:: GIVEN INFORMATION ::

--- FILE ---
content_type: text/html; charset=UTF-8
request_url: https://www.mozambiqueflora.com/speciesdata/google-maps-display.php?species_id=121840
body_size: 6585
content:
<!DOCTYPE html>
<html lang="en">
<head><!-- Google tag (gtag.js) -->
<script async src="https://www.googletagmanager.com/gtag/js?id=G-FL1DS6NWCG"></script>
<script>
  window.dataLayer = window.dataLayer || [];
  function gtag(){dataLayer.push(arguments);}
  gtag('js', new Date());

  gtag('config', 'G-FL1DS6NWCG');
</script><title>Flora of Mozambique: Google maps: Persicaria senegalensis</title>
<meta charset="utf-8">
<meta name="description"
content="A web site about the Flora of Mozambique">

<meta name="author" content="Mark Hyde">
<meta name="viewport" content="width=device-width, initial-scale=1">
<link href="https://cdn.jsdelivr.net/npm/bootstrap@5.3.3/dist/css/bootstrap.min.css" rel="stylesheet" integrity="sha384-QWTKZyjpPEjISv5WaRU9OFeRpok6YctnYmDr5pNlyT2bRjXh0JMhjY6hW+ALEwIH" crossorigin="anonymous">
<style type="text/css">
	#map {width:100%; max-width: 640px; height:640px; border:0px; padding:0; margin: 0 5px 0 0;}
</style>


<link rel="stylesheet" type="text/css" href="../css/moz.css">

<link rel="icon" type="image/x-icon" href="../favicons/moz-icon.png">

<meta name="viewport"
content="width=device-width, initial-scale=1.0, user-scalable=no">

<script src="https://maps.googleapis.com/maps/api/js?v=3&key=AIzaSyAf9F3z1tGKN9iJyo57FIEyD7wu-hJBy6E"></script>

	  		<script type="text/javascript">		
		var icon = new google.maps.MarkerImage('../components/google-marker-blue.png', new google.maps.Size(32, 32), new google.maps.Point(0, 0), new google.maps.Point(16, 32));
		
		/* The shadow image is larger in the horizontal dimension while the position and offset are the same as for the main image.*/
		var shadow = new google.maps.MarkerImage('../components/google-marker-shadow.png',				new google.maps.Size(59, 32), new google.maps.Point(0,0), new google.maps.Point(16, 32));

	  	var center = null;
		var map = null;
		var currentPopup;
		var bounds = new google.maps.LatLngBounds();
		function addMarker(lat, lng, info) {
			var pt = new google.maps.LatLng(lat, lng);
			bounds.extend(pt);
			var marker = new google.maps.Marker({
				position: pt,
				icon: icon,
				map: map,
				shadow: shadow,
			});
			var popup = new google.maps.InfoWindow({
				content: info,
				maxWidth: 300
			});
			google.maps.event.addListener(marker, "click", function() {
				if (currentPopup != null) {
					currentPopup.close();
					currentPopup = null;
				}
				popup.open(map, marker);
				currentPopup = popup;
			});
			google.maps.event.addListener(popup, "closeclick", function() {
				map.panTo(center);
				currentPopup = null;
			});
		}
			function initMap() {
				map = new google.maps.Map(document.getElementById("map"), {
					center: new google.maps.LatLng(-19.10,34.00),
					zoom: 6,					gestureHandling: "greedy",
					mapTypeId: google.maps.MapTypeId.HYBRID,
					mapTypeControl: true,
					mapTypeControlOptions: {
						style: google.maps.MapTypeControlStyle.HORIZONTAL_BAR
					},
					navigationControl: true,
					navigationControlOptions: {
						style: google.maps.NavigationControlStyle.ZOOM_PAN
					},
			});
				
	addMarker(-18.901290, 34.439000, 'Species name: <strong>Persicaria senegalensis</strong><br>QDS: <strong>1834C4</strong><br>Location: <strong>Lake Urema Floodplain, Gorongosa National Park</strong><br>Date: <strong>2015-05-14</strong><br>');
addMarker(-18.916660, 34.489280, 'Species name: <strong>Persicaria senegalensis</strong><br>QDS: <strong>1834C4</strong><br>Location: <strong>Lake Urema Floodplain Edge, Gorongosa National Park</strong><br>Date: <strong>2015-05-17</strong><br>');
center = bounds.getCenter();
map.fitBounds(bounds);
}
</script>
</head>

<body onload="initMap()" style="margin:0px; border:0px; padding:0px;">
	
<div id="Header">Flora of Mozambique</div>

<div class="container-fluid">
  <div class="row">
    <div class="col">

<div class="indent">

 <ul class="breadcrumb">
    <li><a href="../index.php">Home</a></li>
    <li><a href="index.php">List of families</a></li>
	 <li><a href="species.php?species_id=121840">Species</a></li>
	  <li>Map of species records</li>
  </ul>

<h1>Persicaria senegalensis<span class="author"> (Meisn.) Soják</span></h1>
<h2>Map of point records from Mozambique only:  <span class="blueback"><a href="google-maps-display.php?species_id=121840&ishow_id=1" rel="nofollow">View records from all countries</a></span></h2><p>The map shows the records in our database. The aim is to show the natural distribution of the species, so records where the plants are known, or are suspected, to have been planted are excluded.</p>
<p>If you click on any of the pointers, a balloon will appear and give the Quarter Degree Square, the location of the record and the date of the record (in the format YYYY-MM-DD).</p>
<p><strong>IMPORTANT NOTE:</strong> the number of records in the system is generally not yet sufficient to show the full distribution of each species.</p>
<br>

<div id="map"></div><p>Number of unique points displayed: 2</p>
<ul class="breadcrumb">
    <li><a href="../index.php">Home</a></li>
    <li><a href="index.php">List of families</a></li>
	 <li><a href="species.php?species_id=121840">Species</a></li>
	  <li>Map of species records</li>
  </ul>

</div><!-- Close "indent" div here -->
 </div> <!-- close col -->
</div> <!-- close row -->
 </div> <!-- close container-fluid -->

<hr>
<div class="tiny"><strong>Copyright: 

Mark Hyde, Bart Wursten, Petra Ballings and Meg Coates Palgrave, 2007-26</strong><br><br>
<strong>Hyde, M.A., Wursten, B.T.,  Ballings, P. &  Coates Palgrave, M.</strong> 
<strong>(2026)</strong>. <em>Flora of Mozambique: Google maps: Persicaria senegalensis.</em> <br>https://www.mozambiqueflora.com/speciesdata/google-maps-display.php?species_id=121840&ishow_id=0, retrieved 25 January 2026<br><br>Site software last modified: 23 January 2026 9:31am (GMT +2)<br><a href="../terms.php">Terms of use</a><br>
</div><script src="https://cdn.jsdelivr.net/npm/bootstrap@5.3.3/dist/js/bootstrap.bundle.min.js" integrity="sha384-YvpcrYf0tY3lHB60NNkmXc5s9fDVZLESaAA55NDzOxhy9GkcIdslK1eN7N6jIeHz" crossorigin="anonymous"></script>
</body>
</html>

:::

PROBLEM TO SOLVE => Restate, please, word for word the span of records running from the first line to the line bearing "<head><!-- Google tag (gtag.js) -->", both included, and nothing outside it.

TASK ANSWER =>
--- FILE ---
content_type: text/html; charset=UTF-8
request_url: https://www.mozambiqueflora.com/speciesdata/google-maps-display.php?species_id=121840
body_size: 6585
content:
<!DOCTYPE html>
<html lang="en">
<head><!-- Google tag (gtag.js) -->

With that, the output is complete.